◆ EXERCISE INPUT ◆
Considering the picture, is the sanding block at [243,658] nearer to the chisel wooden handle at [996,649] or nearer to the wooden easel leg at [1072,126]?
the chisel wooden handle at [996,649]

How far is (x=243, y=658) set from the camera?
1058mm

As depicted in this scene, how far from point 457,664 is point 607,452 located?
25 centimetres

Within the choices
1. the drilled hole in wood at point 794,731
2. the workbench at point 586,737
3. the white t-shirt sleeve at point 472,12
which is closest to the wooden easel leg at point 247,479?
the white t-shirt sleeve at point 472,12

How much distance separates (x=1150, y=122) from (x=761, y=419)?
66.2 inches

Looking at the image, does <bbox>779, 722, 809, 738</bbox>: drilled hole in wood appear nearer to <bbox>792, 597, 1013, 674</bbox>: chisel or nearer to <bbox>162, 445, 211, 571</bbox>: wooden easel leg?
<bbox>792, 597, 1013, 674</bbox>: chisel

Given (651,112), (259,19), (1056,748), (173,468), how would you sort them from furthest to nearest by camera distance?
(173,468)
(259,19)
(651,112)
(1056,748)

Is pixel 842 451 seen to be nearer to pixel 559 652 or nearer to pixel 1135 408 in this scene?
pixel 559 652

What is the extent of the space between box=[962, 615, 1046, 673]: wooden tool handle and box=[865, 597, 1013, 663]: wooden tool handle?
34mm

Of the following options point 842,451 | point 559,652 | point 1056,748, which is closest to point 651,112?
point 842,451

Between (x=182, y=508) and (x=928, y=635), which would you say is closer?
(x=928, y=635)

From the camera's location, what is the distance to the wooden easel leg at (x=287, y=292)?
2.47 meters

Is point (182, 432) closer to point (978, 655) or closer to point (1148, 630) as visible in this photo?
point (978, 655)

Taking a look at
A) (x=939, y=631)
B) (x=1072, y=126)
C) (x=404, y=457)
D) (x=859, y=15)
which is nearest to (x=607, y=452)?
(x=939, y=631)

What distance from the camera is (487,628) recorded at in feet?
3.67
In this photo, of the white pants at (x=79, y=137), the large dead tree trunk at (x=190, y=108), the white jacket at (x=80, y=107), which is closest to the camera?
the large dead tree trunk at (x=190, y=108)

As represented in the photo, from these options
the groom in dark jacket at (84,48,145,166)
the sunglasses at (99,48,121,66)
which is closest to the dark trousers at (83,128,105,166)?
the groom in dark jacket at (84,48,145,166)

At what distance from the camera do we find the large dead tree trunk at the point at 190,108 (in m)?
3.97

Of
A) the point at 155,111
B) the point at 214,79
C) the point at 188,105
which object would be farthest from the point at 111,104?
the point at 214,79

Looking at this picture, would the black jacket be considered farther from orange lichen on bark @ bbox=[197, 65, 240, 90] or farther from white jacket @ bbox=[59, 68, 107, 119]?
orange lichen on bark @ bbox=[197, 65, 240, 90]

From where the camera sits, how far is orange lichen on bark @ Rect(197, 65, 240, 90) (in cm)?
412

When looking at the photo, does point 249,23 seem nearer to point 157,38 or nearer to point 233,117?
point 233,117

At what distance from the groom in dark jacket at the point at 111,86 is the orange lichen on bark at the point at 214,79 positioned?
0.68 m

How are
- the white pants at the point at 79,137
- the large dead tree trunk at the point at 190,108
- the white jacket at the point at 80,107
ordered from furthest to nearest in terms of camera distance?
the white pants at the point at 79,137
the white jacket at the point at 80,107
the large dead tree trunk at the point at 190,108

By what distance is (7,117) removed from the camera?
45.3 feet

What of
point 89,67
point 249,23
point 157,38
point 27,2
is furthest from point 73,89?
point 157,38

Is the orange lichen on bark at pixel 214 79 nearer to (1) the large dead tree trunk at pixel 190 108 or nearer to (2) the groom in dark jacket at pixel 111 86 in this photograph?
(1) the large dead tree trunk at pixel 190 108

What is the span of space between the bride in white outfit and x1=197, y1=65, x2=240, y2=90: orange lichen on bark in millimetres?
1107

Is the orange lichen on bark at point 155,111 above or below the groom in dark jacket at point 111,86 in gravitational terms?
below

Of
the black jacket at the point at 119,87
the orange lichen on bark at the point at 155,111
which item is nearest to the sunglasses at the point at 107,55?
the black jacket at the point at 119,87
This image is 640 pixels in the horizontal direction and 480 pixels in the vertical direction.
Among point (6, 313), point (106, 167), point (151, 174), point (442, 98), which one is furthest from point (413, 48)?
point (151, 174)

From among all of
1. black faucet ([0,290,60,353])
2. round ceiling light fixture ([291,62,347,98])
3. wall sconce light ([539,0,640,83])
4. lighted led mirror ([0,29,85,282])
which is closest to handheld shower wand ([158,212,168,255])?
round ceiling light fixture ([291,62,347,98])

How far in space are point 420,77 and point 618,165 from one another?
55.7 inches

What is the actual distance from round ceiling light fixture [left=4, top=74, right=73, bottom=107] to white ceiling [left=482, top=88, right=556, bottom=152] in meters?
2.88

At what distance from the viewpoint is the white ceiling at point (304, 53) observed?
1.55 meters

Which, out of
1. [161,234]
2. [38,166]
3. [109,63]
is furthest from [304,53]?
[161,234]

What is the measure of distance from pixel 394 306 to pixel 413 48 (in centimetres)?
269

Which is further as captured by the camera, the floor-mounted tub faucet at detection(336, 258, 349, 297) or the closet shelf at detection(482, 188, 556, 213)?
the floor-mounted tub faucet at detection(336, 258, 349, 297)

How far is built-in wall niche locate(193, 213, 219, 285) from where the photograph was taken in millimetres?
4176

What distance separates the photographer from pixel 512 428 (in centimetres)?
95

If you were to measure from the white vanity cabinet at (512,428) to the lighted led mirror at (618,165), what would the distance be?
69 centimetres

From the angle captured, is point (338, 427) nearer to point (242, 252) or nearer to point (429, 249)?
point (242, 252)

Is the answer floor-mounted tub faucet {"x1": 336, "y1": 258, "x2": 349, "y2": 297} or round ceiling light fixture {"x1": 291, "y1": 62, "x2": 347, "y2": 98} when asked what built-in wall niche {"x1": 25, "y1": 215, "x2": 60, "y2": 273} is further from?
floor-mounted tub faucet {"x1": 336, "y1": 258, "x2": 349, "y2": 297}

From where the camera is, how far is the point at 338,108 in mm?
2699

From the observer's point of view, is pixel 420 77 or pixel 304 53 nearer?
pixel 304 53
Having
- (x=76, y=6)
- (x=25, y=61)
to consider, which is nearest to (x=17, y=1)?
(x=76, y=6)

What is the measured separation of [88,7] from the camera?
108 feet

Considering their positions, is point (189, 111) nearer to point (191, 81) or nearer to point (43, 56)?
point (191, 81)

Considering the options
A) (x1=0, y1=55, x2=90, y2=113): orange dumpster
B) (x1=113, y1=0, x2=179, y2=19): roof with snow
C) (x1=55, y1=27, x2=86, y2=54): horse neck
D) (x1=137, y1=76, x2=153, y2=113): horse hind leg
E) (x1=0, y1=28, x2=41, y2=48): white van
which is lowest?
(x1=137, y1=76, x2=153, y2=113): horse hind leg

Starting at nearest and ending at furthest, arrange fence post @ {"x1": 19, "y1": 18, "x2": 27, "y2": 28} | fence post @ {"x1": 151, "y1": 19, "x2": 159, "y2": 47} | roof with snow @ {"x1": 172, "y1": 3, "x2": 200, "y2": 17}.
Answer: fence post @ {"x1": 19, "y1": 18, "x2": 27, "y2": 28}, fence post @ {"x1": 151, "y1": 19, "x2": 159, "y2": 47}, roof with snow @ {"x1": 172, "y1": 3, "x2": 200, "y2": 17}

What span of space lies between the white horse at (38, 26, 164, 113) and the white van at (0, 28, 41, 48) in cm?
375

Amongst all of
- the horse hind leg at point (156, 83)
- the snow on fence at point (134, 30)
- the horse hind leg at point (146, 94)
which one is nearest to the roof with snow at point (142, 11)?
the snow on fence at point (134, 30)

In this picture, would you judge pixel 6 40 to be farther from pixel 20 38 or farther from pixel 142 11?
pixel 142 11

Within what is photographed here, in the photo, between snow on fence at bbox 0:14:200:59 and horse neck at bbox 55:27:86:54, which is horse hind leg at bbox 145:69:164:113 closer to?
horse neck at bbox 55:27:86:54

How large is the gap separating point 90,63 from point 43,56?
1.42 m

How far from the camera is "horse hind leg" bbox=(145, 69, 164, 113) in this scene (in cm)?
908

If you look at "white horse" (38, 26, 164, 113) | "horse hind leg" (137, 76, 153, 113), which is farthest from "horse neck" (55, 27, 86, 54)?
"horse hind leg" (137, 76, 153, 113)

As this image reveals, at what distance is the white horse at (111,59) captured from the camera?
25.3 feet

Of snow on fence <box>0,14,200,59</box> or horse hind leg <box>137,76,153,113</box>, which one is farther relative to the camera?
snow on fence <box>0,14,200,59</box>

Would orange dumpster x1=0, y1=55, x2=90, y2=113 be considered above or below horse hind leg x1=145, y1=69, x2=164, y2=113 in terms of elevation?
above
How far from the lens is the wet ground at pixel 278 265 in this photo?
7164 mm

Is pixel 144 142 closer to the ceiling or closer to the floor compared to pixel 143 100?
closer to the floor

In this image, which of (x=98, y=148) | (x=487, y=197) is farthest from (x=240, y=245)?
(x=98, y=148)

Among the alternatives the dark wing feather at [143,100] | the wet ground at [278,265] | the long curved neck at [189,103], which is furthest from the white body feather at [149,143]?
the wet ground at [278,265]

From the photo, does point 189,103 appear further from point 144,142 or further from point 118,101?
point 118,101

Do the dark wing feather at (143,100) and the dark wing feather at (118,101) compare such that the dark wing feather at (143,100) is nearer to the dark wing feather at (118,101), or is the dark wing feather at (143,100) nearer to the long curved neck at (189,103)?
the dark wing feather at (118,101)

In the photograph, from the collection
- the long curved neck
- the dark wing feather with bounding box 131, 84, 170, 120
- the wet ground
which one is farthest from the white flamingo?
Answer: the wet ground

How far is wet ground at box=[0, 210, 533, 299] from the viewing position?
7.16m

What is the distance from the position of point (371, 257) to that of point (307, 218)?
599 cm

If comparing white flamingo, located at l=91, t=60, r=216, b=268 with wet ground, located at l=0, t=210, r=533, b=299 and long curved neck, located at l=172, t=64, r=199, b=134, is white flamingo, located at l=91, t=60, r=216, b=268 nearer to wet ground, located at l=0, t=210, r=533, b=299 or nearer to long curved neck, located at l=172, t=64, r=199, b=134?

◆ CHALLENGE ◆
Can you repeat the material word for word, from its very first line through the line that contains "25 centimetres"?

◆ FINISHED EXERCISE ◆
Considering the picture, is the sanding block at [243,658] nearer to the chisel wooden handle at [996,649] or nearer to the wooden easel leg at [1072,126]?
the chisel wooden handle at [996,649]

How far is (x=243, y=658) set from the camera?
1058mm

As depicted in this scene, how far from point 457,664 is point 607,452 located?
25 centimetres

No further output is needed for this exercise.